EXCERPT:
As Menakem (2017) has noted in his recent widely read analysis of trauma, the key to processing trauma is acknowledgment and processing of the pain associated with the trauma. This leads to “clean pain”—to the steps identified by Kubler-Ross and Christakis. When pain associated with trauma is not processed, then it remains as an untreated wound (“dirty pain”) that can continue to do physical and psychological damage. If Menakem is accurate in his assessment, then American openness to therapy and collective organizational consultation would suggest an invaluable service being provided in the processing of the pain, so that it might be clean and available for analysis and resolution in both personal and collective settings. There can be sociopetal coming together and healing one another even in an individualistic American society.
This level of success in American psychological services during COVID-19 is important, for we are justified in identifying the powerful VUCA-Plus forces compounded by specific COVID-related stresses as the prime ingredients for creation of physical and mental disorders associated with chronic traumatizing stress. Furthermore, we know that these disorders can be shared by all members of a specific society when the source of the traumatizing stress is experienced by the entire society (as is the case with VOCID-19). I once again reference the pioneering work of Richard Lazarus (Lazarus, 1966; Lazarus and Folkman, 1984) I remember some comments attributed to Lazarus regarding his studies of ways people appraise and cope with stress.

Stored data entries:

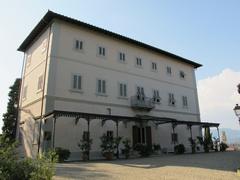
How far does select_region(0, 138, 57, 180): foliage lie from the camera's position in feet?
15.4

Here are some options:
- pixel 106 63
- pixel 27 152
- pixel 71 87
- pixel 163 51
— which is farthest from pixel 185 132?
pixel 27 152

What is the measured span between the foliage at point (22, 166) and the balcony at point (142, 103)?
16713 mm

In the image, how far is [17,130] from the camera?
22391mm

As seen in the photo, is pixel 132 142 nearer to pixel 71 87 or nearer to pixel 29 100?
pixel 71 87

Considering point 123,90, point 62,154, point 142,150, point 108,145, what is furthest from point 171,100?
point 62,154

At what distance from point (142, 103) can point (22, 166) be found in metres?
17.7

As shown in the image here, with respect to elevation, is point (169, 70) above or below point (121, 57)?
above

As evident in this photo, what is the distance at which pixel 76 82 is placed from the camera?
18906mm

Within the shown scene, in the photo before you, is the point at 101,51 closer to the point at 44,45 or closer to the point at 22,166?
the point at 44,45

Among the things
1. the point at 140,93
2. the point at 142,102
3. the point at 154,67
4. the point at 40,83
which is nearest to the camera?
the point at 40,83

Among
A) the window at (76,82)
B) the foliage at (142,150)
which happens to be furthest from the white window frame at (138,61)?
the foliage at (142,150)

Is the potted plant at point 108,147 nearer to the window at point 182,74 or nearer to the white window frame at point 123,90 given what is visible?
the white window frame at point 123,90

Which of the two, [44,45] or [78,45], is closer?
[78,45]

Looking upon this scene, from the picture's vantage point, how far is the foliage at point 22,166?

WORK INSTRUCTION A:
Reproduce the part of the passage on trauma and COVID-19 stress that begins at the words "This level of" and stops after "cope with stress.".
WORK INSTRUCTION B:
Carry on with the passage on trauma and COVID-19 stress from the point where it stops.
These rows were taken from a different source than the text.

EXERCISE OUTPUT A:
This level of success in American psychological services during COVID-19 is important, for we are justified in identifying the powerful VUCA-Plus forces compounded by specific COVID-related stresses as the prime ingredients for creation of physical and mental disorders associated with chronic traumatizing stress. Furthermore, we know that these disorders can be shared by all members of a specific society when the source of the traumatizing stress is experienced by the entire society (as is the case with VOCID-19). I once again reference the pioneering work of Richard Lazarus (Lazarus, 1966; Lazarus and Folkman, 1984) I remember some comments attributed to Lazarus regarding his studies of ways people appraise and cope with stress.

EXERCISE OUTPUT B:
Lazarus and his colleagues at the University of California first studied coping mechanisms among Americans (mostly, as is often case, using college students). He traced the ways in which arousal levels went up after subjects were subjected to a mildly distressful stimulus (usually excerpts from a shocking subincision rites documentary) then engaged various coping mechanism to reduce the arousal level. Lazarus then apparently took his study to Japan and conducted the same stress-inducing experience. He found that arousal levels went up and then stayed up. In fact, the levels of arousal stayed up to such a level that Lazarus had to suspend his studies—given the ethical problems associated with inducing long lasting stress and high levels of arousal in experimental patients.
Lazarus was said to have speculated that his Japanese subjects were suffering from the lingering trauma of World War II (only 10 years after his study was being conducted) and would not only trigger faster when exposed to a stressful stimulus (which did occur) but also remain stressed for a long period of time. They could not successfully engage the coping mechanisms deployed by the American subjects (who were not directly or even vicariously exposed to the trauma of World War II). While I have not been able to confirm all these facts, it is interesting to speculate that Richard Lazarus might have stumbled on a collective post traumatic symptoms which is vulnerable (as is individual PTS) to stress.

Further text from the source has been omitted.